"Now, men," cried the major, "I want no volunteers; there is no time for that. Sergeant Oliphant, pick twenty men quickly. The rest will remain here."
"All right, sir," replied the sergeant, a quiet-looking man of thirty; and in a few seconds the non-commissioned officer, much in the same way as schoolboys pick a team of cricketers, selected twenty New Zealanders, who, headed by Major Salkeld and the sergeant, moved forward at a gallop towards the mouth of the donga overlooking Langeman's Nek.
"No; stay where you are," said the officer in answer to Jack Lovat's appeal. Major Salkeld's command to our hero was so peremptory that Jack was obliged to obey.
"Get your horses into shelter," were the major's last words to a corporal. "Possibly we may have to retire to this spot."
At breakneck speed Major Salkeld and his men hurried to the mouth of the donga. A volley of bullets, which luckily emptied no saddles, was the welcome they received.
On each side of the donga stretched low ranges of kopjes, diminutive in size, but offering good shelter from fire which might be directed from the donga.

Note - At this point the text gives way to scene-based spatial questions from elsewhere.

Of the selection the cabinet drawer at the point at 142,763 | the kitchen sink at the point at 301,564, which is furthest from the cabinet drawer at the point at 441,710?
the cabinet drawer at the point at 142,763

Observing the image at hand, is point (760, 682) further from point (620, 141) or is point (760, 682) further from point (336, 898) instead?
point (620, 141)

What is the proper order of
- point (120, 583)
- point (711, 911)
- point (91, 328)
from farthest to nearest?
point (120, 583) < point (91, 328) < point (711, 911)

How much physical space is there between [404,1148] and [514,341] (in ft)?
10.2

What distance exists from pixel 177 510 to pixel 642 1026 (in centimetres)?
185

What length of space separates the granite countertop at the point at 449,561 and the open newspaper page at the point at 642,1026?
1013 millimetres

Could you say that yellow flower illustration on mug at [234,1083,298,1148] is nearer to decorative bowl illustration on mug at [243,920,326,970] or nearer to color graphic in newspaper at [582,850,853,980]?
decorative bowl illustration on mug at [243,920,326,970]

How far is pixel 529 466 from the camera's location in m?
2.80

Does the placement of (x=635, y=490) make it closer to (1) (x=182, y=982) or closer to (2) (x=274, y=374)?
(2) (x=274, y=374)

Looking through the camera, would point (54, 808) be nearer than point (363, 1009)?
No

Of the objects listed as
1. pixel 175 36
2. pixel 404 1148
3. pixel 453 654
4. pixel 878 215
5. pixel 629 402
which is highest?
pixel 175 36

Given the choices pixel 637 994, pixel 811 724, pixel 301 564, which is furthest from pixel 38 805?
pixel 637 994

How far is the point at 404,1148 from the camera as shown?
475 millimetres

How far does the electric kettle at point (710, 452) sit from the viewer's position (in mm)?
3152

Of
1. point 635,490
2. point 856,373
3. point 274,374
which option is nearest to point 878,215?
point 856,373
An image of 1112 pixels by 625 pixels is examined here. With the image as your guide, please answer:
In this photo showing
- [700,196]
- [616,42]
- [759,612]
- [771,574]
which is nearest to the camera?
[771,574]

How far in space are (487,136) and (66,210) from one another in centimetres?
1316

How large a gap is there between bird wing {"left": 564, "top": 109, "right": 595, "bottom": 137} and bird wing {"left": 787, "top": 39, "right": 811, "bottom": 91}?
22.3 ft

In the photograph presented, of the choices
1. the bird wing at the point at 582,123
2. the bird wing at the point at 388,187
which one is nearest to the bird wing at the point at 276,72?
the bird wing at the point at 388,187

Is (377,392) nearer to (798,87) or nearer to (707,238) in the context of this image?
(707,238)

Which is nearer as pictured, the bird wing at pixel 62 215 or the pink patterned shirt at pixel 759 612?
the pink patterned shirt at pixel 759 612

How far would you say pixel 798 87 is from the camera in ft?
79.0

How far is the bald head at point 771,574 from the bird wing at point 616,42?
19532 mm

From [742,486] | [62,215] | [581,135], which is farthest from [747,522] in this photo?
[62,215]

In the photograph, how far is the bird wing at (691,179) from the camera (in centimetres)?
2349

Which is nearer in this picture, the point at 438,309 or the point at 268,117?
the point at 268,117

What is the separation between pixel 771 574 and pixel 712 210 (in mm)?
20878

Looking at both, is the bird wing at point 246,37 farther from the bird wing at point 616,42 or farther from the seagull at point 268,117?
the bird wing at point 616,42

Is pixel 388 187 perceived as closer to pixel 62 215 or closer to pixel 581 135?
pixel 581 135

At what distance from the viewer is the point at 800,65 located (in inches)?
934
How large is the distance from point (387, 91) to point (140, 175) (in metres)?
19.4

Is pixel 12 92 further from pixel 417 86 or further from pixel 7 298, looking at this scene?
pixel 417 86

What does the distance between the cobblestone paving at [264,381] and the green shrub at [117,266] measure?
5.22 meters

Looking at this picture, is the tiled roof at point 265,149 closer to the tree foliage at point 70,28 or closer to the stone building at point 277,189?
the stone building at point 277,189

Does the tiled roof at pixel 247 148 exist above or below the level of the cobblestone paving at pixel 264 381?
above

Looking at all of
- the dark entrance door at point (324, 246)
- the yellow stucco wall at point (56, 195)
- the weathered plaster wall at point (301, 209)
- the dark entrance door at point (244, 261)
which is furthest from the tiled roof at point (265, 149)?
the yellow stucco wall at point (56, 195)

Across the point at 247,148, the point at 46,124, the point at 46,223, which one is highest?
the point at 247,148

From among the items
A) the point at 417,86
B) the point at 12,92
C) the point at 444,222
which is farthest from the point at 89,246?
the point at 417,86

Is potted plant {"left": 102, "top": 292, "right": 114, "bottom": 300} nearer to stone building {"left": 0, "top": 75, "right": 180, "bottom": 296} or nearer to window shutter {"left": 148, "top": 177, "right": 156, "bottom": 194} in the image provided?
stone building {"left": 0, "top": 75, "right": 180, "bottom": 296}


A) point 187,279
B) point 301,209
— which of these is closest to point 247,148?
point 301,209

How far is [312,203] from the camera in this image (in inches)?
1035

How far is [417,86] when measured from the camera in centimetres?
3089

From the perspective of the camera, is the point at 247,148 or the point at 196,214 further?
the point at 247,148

The major at once dismounted his men, and four troopers led back the horses to a distance of some two hundred paces, on the instructions of the officer.
The remaining troopers fell prone on the ground, after which they crawled forward, sheltering themselves behind big stones and mimosa scrub.
"We cannot afford to lose a cartridge, men," cried the major. "Every bullet must find its mark, or we are done for."
"All right, sir," muttered more than one man; "we'll see to that;" and with strained vision they glanced along the kopjes, from which little spurts of flame occasionally issued—heralds of the coming storm.